◆ **Given task A**
Edit the FMNR project passage: reproduce it starting with "The third phase" and going on through "depending on circumstances.", replacing "media manager" with "communications director".
◆ **Given task B**
In the FMNR project passage, how many communities carried out the second phase?

◆ **Quoted passage**
This led to the first phase, which started in 2009 and ended in 2011, involving nine communities using the FMNR concept. So far, more than 3,000 people have benefited, and the project has helped restore over 400 hectares of degraded lands. “After successfully implementing the first phase, the second phase began in 2012 and ended in 2017,” Amendi says, adding that, “The second phase was implemented in 33 communities with funding support from Computer Share Australia through WVA. It benefited more than 8,000 people and restored over 700 hectares of degraded lands in the district.”
The third phase of the project started in July 2017 and ended in June this year, with funding support from the Australian government through WVA. It aimed to benefit 8,000 people and restore another 500 hectares of degraded land. WVA has similar FMNR projects in Somalia, Ethiopia, Kenya, Tanzania, Rwanda, Uganda, Malawi, Zambia, Zimbabwe, Lesotho, Eswatini, Democratic Republic of Congo, South Sudan, Chad, Niger, Mali, Burundi, and Senegal, the organisation’s media manager, Mike Bruce, told Africa in Fact. The outcomes differ slightly from community to community, depending on circumstances.

◆ **Supplied information**

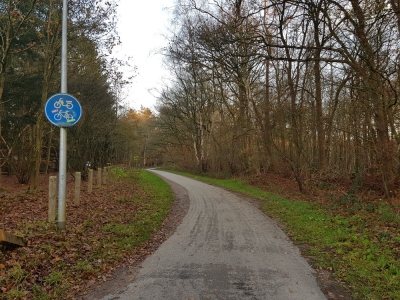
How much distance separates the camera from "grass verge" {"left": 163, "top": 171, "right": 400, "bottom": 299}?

◆ **Complete answer A**
The third phase of the project started in July 2017 and ended in June this year, with funding support from the Australian government through WVA. It aimed to benefit 8,000 people and restore another 500 hectares of degraded land. WVA has similar FMNR projects in Somalia, Ethiopia, Kenya, Tanzania, Rwanda, Uganda, Malawi, Zambia, Zimbabwe, Lesotho, Eswatini, Democratic Republic of Congo, South Sudan, Chad, Niger, Mali, Burundi, and Senegal, the organisation’s communications director, Mike Bruce, told Africa in Fact. The outcomes differ slightly from community to community, depending on circumstances.

◆ **Complete answer B**
33 communities